[[ Page extract open ]]

Cybersecurity for Buyers

Why is it important?

Beyond the deal, buyers need to be cognisant of their ongoing responsibility for breaches suffered by targets, even if the breach occurred prior to completion. Ongoing liability for past breaches can have a significant and lasting impact on acquiring entities. Losses may include the costs of remedial action, penalties and reputational damage. Taking some recent examples:

  • Verizon & Yahoo – Again, the Verizon/Yahoo deal highlighted the potential for massive ongoing remediation costs, a reality that was not lost on Verizon. The renegotiated sale terms included an agreement from Yahoo that it would stomach a joint share of any future legal costs, as well as the cost of reparations arising from the breach.3 Verizon will remain responsible for 50% of these costs.
  • Telstra & Pacnet – Headaches were also caused for Telstra in 2015 after it acquired Pacnet Limited for $US697 million. A month after deal completion,4 Telstra was informed that its new subsidiary had fallen victim to a data breach two weeks prior to completion. In this instance, hackers gained access to Pacnet's corporate network (including emails) affecting thousands of customers including the Australian Federal Police, Department of Foreign Affairs and Trade and other government agencies. Swift remedial action had to be taken by Telstra to contain the breach. Breaches like this highlight the potential for a perceived reduction in confidence in a buyer's own IT security systems, and serve as a reminder of the need to document a robust warranty package and appropriate indemnities where risks are able to be identified.

Given the potentially significant ramifications a data breach can have in an acquisition or merger context, buyers need to become accustomed to assessing data security risk in the same way that they analyse other business risks. If a buyer was looking to acquire an asset in the manufacturing sector, it would be remiss not to conduct a thorough environmental impact assessment and to diligence licensing arrangements at manufacturing sites. In the same way, data security risks should be treated as a risk category in their own right and diligenced accordingly.

In order for this to happen, there needs to be a cultural shift towards the recognition of data security as a significant threat to transaction value and deliverability. It is also important for buyers to be conscious of these risks in sectors that are not traditionally considered to be technology or data driven – data management and security issues can be just as significant in the retail, healthcare, finance and defence sectors as they are in the technology and telecommunications sectors.

[[ Page extract closed ]]
[[ Supplied material open ]]

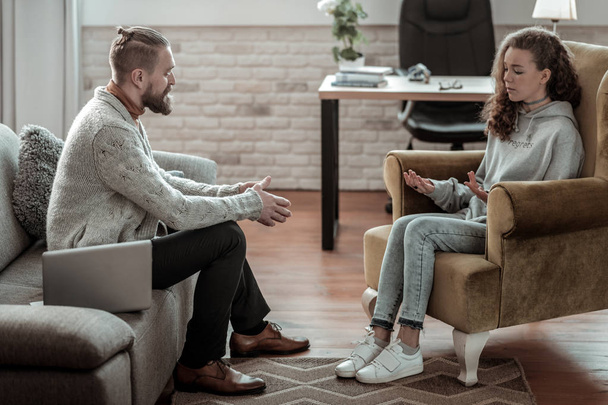 Professional bearded counselor speaking with teenage girl - Valokuva, kuva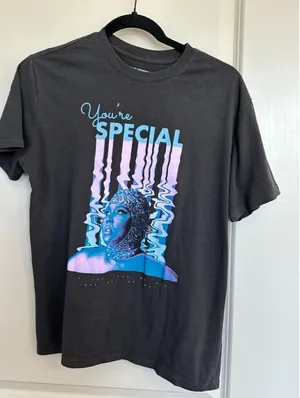 Lizzo Charcoal You're Special Tour Tshirt Women's Sz Medium thumbnail 1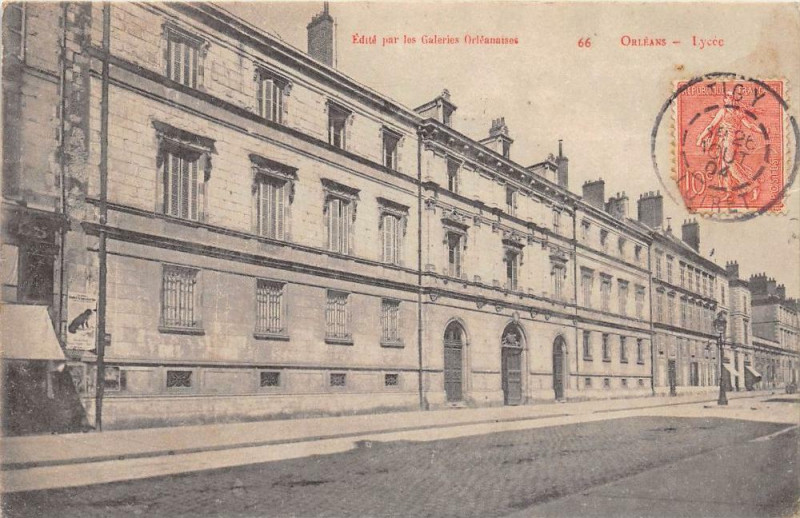 Carte postale ancienne Orleans Lycee à Orléans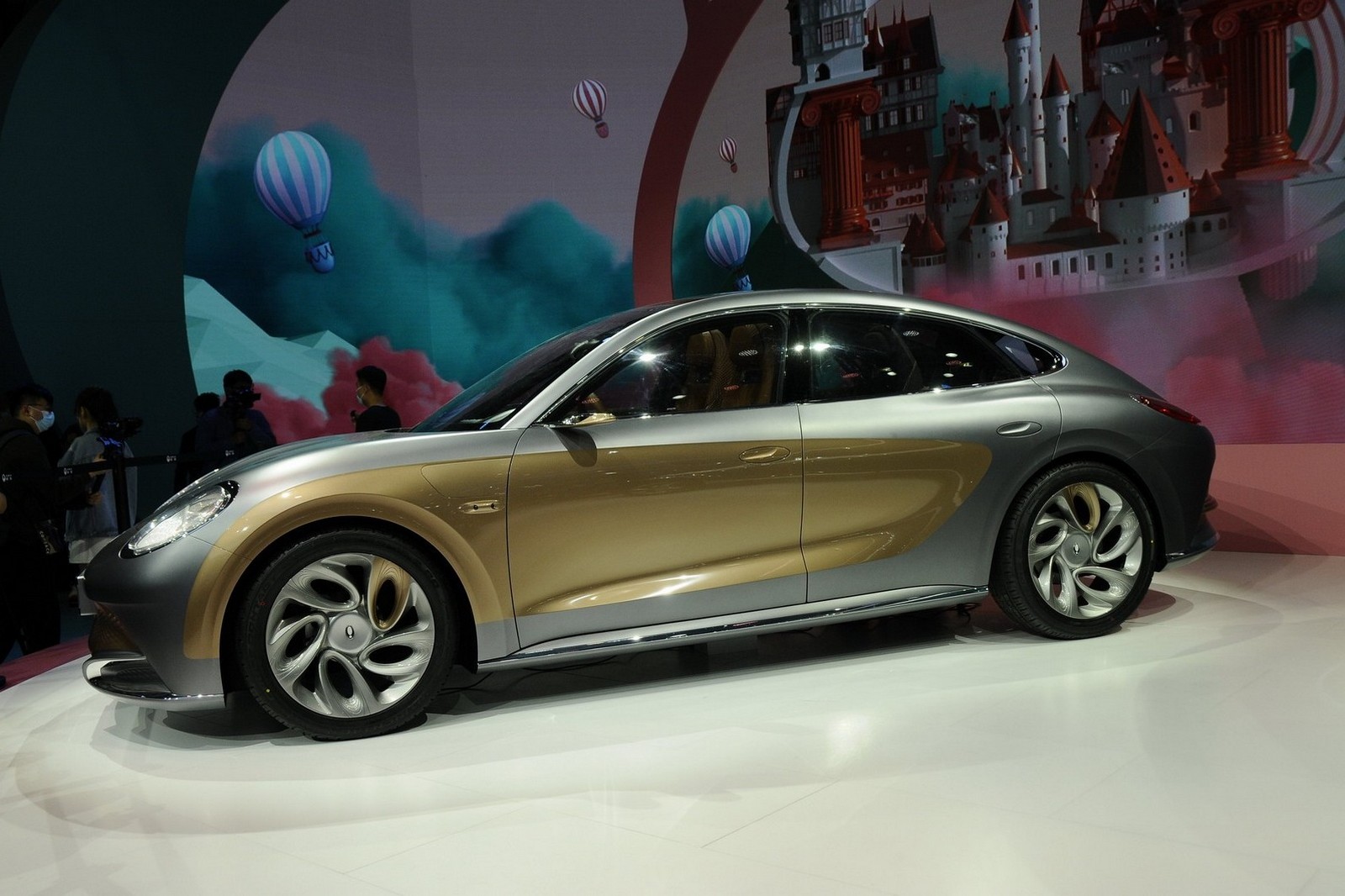 2021 - GWM ORA LIGHTNING CAT CONCEPT, foto 12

[[ Supplied material closed ]]

> _Work to complete_
1. Update the part of the cybersecurity for buyers text that opens with the words containing "Given the potentially" and closes with "and diligenced accordingly.", changing "environmental impact assessment" to "environmental compliance review".
2. In the cybersecurity for buyers text, how much did Telstra pay to acquire Pacnet Limited?
3. Pick up the cybersecurity for buyers text after its final sentence and write the next part.

> _Task-by-task results_
1.
Given the potentially significant ramifications a data breach can have in an acquisition or merger context, buyers need to become accustomed to assessing data security risk in the same way that they analyse other business risks. If a buyer was looking to acquire an asset in the manufacturing sector, it would be remiss not to conduct a thorough environmental compliance review and to diligence licensing arrangements at manufacturing sites. In the same way, data security risks should be treated as a risk category in their own right and diligenced accordingly.

2. $US697 million

3.
Tips for Buyers
  • Review historic breaches and cyber-risk management processes. Evaluate assurances around historical data breaches and query whether they reflect operational reality.
  • Consider whether the overall approach to cybersecurity is appropriate according to the industry the seller operates in, as this will impact the kinds of risks the seller and the target are exposed to.
  • Understand how valuable data is to the business and how the target exploits and secures it. Consider how the information is shared, who has access to it and whether the target obtained valid consents for the data it currently exploits. Additional consents may be required for the buyer to continue to exploit the information post-completion.
  • Understand where data is stored and whether that location is viable for the buyer. This is particularly significant in a GDPR context, as consent to transfer personal data outside the EU requires explicit consent.
  • Undertake privacy and security reviews. In addition to a review of the target's privacy policies and data breach/cyber incident response and recovery plans, buyers should undertake:
    • technical risk assessments, perhaps conducted by external IT service providers, to verify security of systems;
    • historical compliance checks to evidence how any breaches were detected and managed previously and what incident response procedures were in place. A strong warranty package should assist in weeding out any prior indiscretions, but buyers should not rely solely on the disclosure exercise to highlight all relevant incidents;
    • supply chain risk assessments and review of supply agreements (including, in particular, agreements with cloud service providers) to ensure they adequately protect a target's data; and
    • assessments to identify risks the target might not even realise that it has (eg unpatched vulnerabilities in old or forgotten applications).
  • Examine the results of formal industry audits (eg a PCI audit, ISO 27001 assessment or some other security compliance process) and other cybersecurity audits / reports to evaluate any issues or gaps that have been identified, and investigate whether an how the business responded to any recommendations made.
  • Evaluate the extent to which cyber risks might be mitigated by insurance coverage. For more information on cyber insurance, see Backing up the backups – a practical guide to cyber insurance.
  • Consider whether former employees have access to information, and whether there are any agreements in place to ensure confidential information remains protected.
  • Assess what procedures and policies are in place to mitigate the risk of insider threats. These procedures should exist at a pre-employment stage (eg background checks), in addition to ongoing internal measures, such as education programs and website monitoring.
  • Interrogate the target's third-party arrangements, including its process for undertaking due diligence on third-party suppliers, their exercise of rights to audit and conduct testing of its vendors and its approach to imposing security obligations on (and enforcing compliance by) organisations in its supply chain.
  • Address cybersecurity risks in the valuation and/or in the representations and warranties and indemnities set out in the transaction documents.


  1. Cybersecurity and the M&A Due Diligence Process: A 2016 NYSE Governance Services/Veracode Survey Report (2016).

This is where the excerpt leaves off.